══ RECORDS SHOWN ══

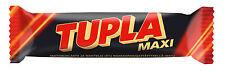 TUPLA Maxi Finnish Cocoa Nougat & Almonds Chocolate Bar 50g 2oz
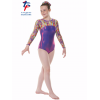 New Kaleidoscope Range - Joker Purple Shine/Streaky Rainbow Long Sleeved Leotard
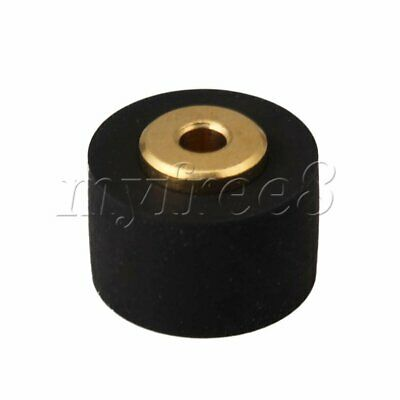 10x7x2mm Rubber Pressure Roller Cassette Pinch Roller For Audio Car • 7.15£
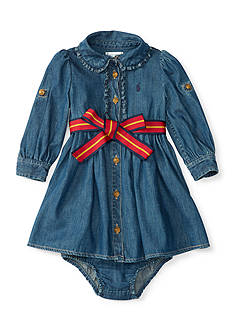 Ralph Lauren Childrenswear Denim Shirtdress Baby/Infant Girl
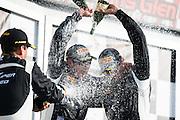 June 25 - 27, 2015: Lamborghini Super Trofeo Round 3-4, Watkins Glen NY. #99 Andy Lally, Change Racing, Lamborghini Carolinas, Lamborghini Huracan 620-2, #50 Richard Antinucci, O'Gara Motorsport, Lamborghini of Beverly Hills, Lamborghini Huracan 620-2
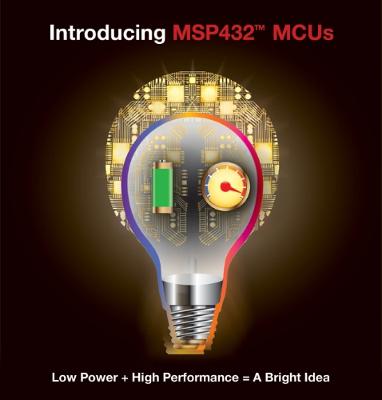 Texas Instruments introduces 32-bit MSP432™ microcontrollers (MCUs)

═══

_WORK TASK:_
Begin at the line containing "Ralph Lauren Childrenswear" and write out every line to the end of the data exactly. Skip the pictures.

_TASK SOLUTION:_
 Ralph Lauren Childrenswear Denim Shirtdress Baby/Infant Girl
 June 25 - 27, 2015: Lamborghini Super Trofeo Round 3-4, Watkins Glen NY. #99 Andy Lally, Change Racing, Lamborghini Carolinas, Lamborghini Huracan 620-2, #50 Richard Antinucci, O'Gara Motorsport, Lamborghini of Beverly Hills, Lamborghini Huracan 620-2
 Texas Instruments introduces 32-bit MSP432™ microcontrollers (MCUs)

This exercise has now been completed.